Some risks to landlords in accepting interim cash bonds are:

  • The impetus for the tenant to actually provide the bank guarantee may be lessened where the tenant is already in possession of the premises.
  • If the tenant's bank imposes further conditions on the bank guarantee which are not acceptable to the landlord, the landlord's bargaining position may be reduced where it has already allowed the tenant into occupation.
  • As set out above, if the tenant becomes insolvent before the bank guarantee is actually received, then the landlord may be left in a position where it holds no security, as the bond may be clawed back by the administrator, liquidator or other appointed party.
  • For a Retail Lease in NSW, the cash bond may need to be lodged with NSW Fair Trading, even if it is intended that it will only be held for a short period.

Terms of a bank guarantee

Parties may spend significant time and expense negotiating the terms of a lease, but are often more relaxed when it comes to checking a bank guarantee's provisions. Although it is often seen as a mere administrative task, landlords and tenants should give careful consideration to the actual terms of the bank guarantee.

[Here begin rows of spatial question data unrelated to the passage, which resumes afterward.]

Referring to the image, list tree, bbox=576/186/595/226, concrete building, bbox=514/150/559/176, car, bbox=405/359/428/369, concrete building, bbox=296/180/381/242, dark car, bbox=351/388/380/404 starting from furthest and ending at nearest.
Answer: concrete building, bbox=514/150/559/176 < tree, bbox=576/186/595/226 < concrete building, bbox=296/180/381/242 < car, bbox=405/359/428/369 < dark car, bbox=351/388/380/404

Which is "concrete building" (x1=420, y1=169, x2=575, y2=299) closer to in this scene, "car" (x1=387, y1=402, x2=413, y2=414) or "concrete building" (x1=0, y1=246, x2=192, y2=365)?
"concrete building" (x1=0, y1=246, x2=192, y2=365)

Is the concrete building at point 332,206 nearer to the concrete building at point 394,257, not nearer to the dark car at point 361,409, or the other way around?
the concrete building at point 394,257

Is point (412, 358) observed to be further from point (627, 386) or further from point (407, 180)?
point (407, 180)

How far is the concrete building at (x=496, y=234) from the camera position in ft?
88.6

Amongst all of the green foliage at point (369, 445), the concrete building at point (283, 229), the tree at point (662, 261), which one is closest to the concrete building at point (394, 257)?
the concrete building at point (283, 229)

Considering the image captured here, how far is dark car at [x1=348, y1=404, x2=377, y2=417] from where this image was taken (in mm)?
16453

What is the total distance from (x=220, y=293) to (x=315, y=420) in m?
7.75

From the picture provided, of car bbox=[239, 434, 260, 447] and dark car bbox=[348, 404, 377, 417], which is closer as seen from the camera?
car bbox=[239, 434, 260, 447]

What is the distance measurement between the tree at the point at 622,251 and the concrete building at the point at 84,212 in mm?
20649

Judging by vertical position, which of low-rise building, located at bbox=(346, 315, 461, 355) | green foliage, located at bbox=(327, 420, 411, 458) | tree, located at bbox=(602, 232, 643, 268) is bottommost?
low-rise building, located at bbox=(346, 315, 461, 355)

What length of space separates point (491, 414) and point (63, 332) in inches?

Consideration needs to be given to the description of the agreement in the bank guarantee. From a landlord's perspective, the bank guarantee should cover all the obligations of the tenant under the lease, not just rent or a "rental bond". Expiry dates are quite common these days and landlords should check that what is set out in the bank guarantee matches the lease agreement. Landlords should also pay attention to which bank is issuing the guarantee and any procedures which are set out in the guarantee itself, particularly branch locations and the steps which must be taken to draw down the funds.

Key considerations

Landlords should give serious thought to the form of security they require under a lease. Where a bank guarantee is specified, landlords will be better placed if they make the receipt of the bank guarantee a pre-condition to handing over possession of the premises. It may also assist with the process if, at the outset of the lease negotiation, the proposed tenant is given an 'information sheet' which sets out the landlord's requirements for the bank guarantee.

Tenants should commence the process of applying for the bank guarantee early on and should always seek clarification from landlords about their specific requirements regarding the bank guarantee.

The content of this article is intended to provide a general guide to the subject matter. Specialist advice should be sought about your specific circumstances.